Vor ein paar Tagen traf ich einen entfernten Bekannten. Nach ihm gefragt, antwortete ich gedankenverloren: „Ich kenne ihn aus einem früheren Leben.“

Ich habe während eines früheren Jobs mit ihm zusammengearbeitet. Gerade mal sechs Jahre ist das her, aber es fühlt sich so weit weg und so anders an – eben wie in einem früheren Leben. Wer mich kennt, weiß, dass ich für Wiedergeburten & Co. wenig übrig habe, das also war es nicht.

Ich hab in meinem Leben so einige bekloppte Entscheidungen getroffen – privat und beruflich. Gradlinig ist hoffentlich mein Charakter, mein Lebenslauf ist weit davon entfernt.

Aber ich bin mir mit jedem Schritt, mit jedem Lebensabschnittsentwurf näher gekommen.

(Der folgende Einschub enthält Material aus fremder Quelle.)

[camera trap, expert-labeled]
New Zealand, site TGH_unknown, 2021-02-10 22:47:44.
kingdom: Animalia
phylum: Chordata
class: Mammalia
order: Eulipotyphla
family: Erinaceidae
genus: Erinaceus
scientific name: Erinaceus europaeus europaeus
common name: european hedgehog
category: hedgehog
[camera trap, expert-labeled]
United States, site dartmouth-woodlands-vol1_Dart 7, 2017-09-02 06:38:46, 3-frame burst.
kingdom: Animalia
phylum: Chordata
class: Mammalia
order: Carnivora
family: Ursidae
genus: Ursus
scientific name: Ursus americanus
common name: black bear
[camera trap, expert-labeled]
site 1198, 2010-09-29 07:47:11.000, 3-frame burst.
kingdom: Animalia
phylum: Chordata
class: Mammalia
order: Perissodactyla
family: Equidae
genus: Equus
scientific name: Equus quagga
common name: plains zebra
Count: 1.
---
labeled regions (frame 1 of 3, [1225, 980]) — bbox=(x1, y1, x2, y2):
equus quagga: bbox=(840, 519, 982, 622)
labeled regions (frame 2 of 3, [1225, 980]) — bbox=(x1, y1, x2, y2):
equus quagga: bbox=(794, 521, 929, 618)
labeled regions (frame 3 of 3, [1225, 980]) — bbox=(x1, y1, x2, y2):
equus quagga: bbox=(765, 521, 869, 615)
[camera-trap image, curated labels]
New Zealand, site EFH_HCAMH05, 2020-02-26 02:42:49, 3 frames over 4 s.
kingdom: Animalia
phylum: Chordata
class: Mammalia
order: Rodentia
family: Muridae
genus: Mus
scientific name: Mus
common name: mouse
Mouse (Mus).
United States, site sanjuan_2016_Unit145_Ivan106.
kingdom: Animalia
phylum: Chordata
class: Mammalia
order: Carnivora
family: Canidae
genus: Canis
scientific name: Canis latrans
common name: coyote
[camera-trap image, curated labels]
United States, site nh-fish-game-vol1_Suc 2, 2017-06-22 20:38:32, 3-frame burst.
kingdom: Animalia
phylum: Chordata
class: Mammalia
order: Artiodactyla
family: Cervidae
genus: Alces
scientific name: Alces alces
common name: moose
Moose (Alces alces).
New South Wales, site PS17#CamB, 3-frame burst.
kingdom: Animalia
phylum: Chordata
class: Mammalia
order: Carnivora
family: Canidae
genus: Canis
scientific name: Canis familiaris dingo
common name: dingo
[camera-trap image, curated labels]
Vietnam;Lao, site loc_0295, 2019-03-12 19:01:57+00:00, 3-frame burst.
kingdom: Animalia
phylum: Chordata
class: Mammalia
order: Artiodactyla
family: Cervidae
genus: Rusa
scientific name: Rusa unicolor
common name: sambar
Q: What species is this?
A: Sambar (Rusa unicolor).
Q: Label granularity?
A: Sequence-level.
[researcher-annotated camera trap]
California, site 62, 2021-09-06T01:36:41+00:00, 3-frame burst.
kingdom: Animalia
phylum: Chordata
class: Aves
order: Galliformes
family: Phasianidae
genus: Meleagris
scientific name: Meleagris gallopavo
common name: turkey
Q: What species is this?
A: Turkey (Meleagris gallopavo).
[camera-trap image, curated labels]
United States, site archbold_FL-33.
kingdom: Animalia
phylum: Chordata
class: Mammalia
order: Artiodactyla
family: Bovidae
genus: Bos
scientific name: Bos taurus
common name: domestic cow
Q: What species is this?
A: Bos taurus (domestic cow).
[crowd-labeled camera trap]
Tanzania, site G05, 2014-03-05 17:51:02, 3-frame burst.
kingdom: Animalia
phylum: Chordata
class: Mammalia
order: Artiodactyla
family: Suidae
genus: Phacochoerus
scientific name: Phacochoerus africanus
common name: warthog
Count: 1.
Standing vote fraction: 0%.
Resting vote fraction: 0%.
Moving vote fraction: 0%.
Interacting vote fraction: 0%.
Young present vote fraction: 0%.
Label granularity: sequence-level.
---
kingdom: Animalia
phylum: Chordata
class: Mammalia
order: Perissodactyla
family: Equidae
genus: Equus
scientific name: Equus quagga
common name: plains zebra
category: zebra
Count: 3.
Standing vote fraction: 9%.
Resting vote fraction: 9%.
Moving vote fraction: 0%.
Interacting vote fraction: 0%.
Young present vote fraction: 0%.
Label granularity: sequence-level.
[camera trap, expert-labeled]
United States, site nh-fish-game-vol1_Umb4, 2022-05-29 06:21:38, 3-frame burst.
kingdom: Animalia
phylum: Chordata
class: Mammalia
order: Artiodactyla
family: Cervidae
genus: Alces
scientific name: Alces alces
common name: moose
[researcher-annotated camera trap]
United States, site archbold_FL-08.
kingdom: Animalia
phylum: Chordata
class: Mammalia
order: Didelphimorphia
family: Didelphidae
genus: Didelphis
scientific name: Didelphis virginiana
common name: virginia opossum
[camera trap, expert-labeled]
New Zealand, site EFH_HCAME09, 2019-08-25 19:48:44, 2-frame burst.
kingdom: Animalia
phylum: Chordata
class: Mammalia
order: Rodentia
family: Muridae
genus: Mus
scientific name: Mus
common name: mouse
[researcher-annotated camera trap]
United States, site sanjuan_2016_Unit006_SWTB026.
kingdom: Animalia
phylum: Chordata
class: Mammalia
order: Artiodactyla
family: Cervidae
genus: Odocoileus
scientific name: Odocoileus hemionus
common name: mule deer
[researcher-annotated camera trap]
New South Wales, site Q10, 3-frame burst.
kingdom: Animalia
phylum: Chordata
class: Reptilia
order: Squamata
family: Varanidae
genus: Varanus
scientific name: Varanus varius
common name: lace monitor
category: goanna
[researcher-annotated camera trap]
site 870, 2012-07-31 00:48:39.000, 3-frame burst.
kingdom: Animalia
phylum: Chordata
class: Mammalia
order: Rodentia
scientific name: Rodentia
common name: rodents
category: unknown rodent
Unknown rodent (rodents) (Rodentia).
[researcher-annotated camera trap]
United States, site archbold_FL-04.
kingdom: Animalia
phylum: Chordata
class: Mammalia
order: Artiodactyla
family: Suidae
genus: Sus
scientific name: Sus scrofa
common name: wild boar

Dem, wer ich bin, und dem, wie ich leben möchte. Genau deshalb fühlt sich jede dieser bekloppten Entscheidungen auch immer noch richtig an.

Ich kann mir mein Leben ohne meine USA-Tour nicht mehr vorstellen. Einer der wertvollsten Aspekte war das freie und selbstbestimmte Leben an jedem einzelnen Tag. Nicht nur am Wochenende, wenn man nach der Arbeitswoche doch zu müde ist, um genau das zu genießen. Ich will mehr von diesen langen Reisen – mal sehen, wann und wie ich das in mein Leben integrieren kann. Ride and write – das wär’s!

Der Teilzeitjob bei POLO macht richtig Spaß. Die Kunden sind meist entspannt und gut drauf – es ist eben ein Freizeitbereich. Und fühlt sich durch die Thematik ohnehin wie ein Teil meines Lebens an.

Ich kann mir ein Leben ohne meine Schnuckelwohnung nicht mehr vorstellen – seit Anfang Oktober bin ich wieder hier. Ein kleines Zimmer habe ich untervermietet, damit die Finanzen stimmen. Natürlich ist es immer noch knapper als vorher mit gut bezahltem Vollzeitjob, aber hey, das gehört sich für angehende Autoren schließlich so. Und immer wieder ertappe ich mich bei einem breiten Grinsen, wenn ich an meinem Schreibtisch sitze und den Ausblick genieße. Dann geht’s wieder und ich schreib brav weiter.

Und ich will mir mein Leben ohne das Schreiben nicht mehr vorstellen – auch wenn ich natürlich schon dreimal so weit sein könnte. Aber auch da will ich entspannen. Vielleicht schreibe ich nur dieses eine Buch in meinem Leben, da will ich mich nicht stressen. Es soll Spaß machen. Und das tut es. Die erste Fassung des Ostküstenteils ist fast fertig und könnte schon ein eigenes Buch sein. Ich werde gute Kürzer brauchen…

Lange Rede, hoffentlich mit Sinn: Das ist mein jetziges Leben. Und ich fühle mich pudelwohl darin.

Ich finde, jeder sollte sich so viele Leben nehmen, bis er bei seinem angekommen ist. Wir haben schließlich nur das eine.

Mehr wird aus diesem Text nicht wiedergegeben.